The Great Gatsby, F. Scott Fitzgerald
I’d never read Gatsby before. (Bethany, and others, had been urging me to read it for years.) I was blown away by the sheer beauty of the sentences (as everyone predicted). The last few paragraphs are particularly lovely. But – I confess – I was underwhelmed by the plot and the characters. Perhaps my expectations were too high – but I didn’t like any of these people, and found it difficult to truly care what happened to them.
Death at Victoria Dock, Kerry Greenwood
Phryne Fisher returns for adventure #4, involving anarchists, spiritists, kidnapping and a convent. Entertaining, as usual – and a compelling glimpse into Australia’s politics and city life during the 1920s.
My Life in Pink & Green, Lisa Greenwald
I picked this up at the Booksmith on the strength of a staff rec, and enjoyed it. While working at her grandmother’s pharmacy, Lucy Desberg helps a homecoming queen with her hair crisis, and suddenly becomes the town’s makeup artist – while trying to save the pharmacy from going under and deal with her best friend’s first crush (and later, her own). Sweet, spunky and funny – though it ended rather abruptly, before I had time to savor the heroine’s triumph.

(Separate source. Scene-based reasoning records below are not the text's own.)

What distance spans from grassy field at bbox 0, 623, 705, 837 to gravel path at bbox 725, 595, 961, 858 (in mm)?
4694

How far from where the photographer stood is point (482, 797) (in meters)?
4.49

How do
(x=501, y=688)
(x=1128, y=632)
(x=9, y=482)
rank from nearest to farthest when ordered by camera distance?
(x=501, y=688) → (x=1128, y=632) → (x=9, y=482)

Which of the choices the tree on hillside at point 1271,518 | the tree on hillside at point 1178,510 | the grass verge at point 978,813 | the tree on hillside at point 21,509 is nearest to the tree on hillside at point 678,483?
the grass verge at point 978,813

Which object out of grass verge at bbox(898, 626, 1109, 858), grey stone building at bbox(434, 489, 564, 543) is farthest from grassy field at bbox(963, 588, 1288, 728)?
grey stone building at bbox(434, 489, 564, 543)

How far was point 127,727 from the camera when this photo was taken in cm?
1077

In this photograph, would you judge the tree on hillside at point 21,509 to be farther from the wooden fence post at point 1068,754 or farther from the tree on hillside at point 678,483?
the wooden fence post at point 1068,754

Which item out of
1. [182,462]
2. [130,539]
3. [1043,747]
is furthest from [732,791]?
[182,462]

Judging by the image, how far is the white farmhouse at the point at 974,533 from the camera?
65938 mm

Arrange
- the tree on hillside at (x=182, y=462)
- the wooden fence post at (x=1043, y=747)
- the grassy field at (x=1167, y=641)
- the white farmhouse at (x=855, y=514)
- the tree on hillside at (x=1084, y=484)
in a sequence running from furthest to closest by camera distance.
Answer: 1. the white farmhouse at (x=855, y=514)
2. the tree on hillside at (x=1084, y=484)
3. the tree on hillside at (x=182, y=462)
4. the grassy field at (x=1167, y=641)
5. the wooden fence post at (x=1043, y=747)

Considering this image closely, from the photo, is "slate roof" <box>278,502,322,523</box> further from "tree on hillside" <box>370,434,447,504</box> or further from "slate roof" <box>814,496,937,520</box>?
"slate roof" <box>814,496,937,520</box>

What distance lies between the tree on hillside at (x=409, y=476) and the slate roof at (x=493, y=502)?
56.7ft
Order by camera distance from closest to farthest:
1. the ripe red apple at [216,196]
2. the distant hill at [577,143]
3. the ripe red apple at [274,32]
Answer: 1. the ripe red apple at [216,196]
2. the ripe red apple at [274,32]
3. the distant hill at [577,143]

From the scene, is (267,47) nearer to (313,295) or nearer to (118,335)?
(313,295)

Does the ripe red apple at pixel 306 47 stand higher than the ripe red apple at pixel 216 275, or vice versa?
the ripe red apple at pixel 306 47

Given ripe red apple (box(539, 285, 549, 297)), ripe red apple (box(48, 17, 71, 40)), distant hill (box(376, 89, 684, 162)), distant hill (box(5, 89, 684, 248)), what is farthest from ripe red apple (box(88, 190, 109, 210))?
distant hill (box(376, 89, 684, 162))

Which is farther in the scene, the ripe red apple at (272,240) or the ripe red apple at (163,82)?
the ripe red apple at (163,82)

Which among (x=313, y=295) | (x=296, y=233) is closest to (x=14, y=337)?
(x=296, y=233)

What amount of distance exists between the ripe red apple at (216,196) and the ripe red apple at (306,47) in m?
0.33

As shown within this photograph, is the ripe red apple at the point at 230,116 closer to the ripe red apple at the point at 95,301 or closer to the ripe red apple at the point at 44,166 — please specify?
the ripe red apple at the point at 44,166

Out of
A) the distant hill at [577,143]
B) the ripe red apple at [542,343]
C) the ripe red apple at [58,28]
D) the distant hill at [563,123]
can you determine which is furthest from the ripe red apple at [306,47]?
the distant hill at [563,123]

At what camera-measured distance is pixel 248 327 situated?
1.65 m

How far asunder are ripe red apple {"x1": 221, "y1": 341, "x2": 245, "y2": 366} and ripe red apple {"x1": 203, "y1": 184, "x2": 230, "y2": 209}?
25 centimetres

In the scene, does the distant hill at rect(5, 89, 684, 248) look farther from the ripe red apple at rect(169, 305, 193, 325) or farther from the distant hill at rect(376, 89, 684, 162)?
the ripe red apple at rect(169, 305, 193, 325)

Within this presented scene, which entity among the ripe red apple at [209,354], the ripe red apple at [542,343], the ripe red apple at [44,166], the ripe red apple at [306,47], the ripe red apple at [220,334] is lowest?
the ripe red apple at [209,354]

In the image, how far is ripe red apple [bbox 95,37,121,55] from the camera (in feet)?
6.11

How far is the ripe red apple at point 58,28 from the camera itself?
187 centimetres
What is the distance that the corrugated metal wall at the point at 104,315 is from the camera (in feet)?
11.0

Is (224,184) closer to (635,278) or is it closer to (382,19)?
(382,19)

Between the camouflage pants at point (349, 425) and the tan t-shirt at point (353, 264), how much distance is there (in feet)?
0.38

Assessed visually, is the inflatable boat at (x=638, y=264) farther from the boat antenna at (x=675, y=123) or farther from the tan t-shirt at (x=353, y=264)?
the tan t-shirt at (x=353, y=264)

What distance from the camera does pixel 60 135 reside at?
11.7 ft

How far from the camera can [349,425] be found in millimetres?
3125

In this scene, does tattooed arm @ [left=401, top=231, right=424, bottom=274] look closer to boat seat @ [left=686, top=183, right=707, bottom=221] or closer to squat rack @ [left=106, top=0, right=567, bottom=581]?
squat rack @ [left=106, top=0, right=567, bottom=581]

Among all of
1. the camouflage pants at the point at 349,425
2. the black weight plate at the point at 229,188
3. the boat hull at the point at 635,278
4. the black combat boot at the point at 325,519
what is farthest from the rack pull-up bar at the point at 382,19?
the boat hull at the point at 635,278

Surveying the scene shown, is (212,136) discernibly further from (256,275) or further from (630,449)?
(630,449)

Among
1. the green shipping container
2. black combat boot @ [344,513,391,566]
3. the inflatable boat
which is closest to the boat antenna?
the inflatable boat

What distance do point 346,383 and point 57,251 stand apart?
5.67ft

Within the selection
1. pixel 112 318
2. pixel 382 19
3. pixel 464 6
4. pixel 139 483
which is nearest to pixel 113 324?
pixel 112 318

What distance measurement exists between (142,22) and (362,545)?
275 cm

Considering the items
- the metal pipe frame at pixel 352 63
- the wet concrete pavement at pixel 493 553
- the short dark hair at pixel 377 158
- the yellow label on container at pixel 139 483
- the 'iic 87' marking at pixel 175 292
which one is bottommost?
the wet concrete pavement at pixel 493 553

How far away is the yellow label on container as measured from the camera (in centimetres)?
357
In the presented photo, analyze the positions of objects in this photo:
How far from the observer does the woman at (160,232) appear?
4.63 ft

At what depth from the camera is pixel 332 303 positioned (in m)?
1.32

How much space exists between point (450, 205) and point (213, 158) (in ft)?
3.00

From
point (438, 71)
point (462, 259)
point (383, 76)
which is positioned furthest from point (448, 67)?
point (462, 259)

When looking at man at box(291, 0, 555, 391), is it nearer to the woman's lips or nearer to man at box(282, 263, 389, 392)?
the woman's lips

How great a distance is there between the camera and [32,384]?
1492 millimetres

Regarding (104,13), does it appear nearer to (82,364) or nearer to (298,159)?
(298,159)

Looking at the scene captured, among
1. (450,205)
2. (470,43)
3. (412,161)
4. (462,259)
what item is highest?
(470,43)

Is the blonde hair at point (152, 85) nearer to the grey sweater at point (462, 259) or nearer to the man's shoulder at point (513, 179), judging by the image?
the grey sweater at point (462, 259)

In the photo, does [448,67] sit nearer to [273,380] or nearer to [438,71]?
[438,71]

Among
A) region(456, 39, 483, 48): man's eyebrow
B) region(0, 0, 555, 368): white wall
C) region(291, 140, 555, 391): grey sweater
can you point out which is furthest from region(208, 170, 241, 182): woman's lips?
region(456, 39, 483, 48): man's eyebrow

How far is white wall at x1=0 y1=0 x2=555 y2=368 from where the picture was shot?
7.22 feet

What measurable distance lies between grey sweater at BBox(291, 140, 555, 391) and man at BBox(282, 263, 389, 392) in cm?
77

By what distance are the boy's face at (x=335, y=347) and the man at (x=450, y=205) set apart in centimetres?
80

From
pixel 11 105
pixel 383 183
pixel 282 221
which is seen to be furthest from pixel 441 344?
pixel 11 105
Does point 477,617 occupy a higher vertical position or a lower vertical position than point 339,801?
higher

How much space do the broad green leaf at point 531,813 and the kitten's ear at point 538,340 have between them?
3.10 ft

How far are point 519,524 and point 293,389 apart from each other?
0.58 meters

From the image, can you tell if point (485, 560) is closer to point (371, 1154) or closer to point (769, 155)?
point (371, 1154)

A Duty to the Dead, Charles Todd
The first in another World War I mystery series – with a nurse-turned-detective, similar to (but not the same as) Maisie Dobbs. Bess Crawford delivers a message for a dead soldier, but finds herself drawn into a web of scandal that has plagued his family for years. Fascinating, horrifying (not graphic, but dark in parts) and utterly compelling. Book Club Girl is hosting a Bess Crawford read-along soon, and I’ll be joining in.
Northanger Abbey, Jane Austen
Another classic I’d never read, but I loved this one. Catherine Morland is so sweet (albeit naive), and I enjoyed her adventures in Bath and at the titular abbey. Austen is so witty – she satirizes Gothic tales brilliantly with this story. And, of course, all’s well that ends well, despite false friends, tyrannical fathers and things that go bump in the night. Such fun.
Midnight in Austenland, Shannon Hale
I love everything Hale writes, and this sequel-of-sorts to Austenland was so much fun. (Even better since it’s inspired by Northanger Abbey, which I’d just read.) The characters are such fun and the situations hilarious – and the heroine’s dialogue with her Inner Thoughts was amusing. And, like any good Austen-esque tale, it ended so, so well.
Robbie Forester and the Outlaws of Sherwood Street, Peter Abrahams
A middle-grade spin on the Robin Hood story set in modern-day New York (with a bunch of teenagers as the “merry men”). The plot requires a serious suspension of disbelief – and I was left wondering about a few things – but since this is the first in a new series, the author will probably explain those points later. Fun premise and entertaining characters.